Extract to read:

* * * * *

I was planning I’d be a happily married man after 8 years.
Well, I’m making a tiny modification to the schedule, making it:
I’m now planning I’d be a happily married man in eternity.
Or.
in whatever time ..
The other day, me and my friends hung out together, and I don’t know why, but that topic just keeps popping up in most of our conversations, and the theme usually has some abundant uses of the words: Hopeless. Mafeesh Fayda.
I don’t like things getting complicated, I usually like to have them figured out beforehand, any sudden intricacies morose me, and btw, I believe that whoever considers “adaptive to change” a quality, is just inaccurate, I mean what use is any planning then? Even worse, people tend to misuse the term to deliberately make changes that they feel like doing, talk about lack of organization. Marriage in Egypt is that messy, there’s actually no book to go by, except in financial 7agat!
So, the hell with planning in whole.
And I ask God to grant me patience, whenever I see a mother buying her little most sweet angel of a daughter a pair of teeny tiny sneakers, or when I see a father buying his son ice cream in the mall. Or whenever I wake up from the fantasy of doing the same to my little sister, only to find that she’s not my daughter, and when I just can’t spot her mom around, though sometimes I get a long with my sister impersonating her. They don’t notice it, but for me, I live that fantasy .. every day .. and every single night.
When we park at the garage, and I see a family van with twin babies in their little seats, their dad folding the pram and putting it in the trunk, their mom fastening the tiny belts. Whenever I go to a wedding! or receive chocolate at work after my colleagues get married. When I see nuptials photos on facebook.

* * * * *

Task brief: In the post about marriage, after how many years did the writer first plan to be a happily married man? These lines have no connection to the post about marriage.

* * * * *

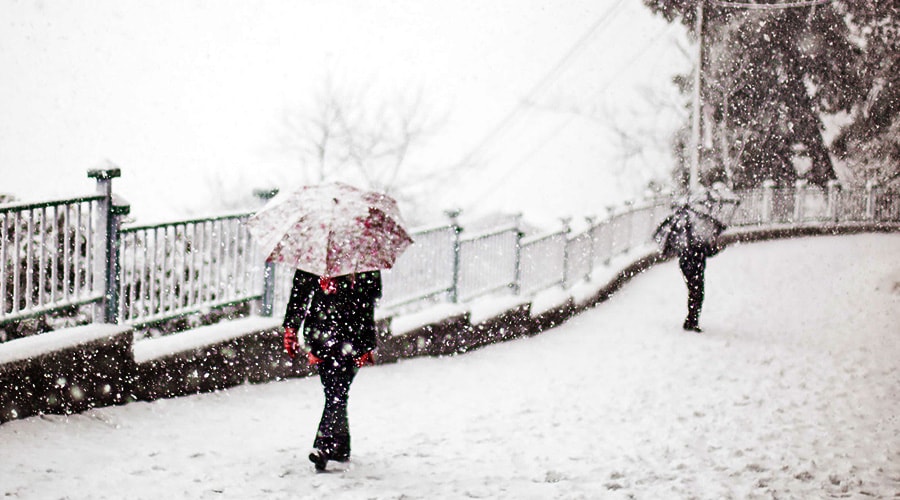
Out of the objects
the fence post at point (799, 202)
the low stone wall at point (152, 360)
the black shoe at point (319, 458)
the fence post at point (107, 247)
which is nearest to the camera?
the black shoe at point (319, 458)

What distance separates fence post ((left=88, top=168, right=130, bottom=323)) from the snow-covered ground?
80 cm

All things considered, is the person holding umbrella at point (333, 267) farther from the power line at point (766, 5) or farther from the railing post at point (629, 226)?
the power line at point (766, 5)

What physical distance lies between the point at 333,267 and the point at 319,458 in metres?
1.05

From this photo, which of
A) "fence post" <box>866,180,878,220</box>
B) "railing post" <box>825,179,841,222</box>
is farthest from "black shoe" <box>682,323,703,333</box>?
"railing post" <box>825,179,841,222</box>

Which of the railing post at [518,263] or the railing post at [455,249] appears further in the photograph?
the railing post at [518,263]

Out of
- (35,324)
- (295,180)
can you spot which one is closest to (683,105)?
(295,180)

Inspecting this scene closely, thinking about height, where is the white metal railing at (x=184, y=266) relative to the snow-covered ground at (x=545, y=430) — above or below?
above

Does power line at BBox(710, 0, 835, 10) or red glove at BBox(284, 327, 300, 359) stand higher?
power line at BBox(710, 0, 835, 10)

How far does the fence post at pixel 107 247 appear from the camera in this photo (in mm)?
5863

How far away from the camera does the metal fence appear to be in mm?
5633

* * * * *

Full output: After 8 years.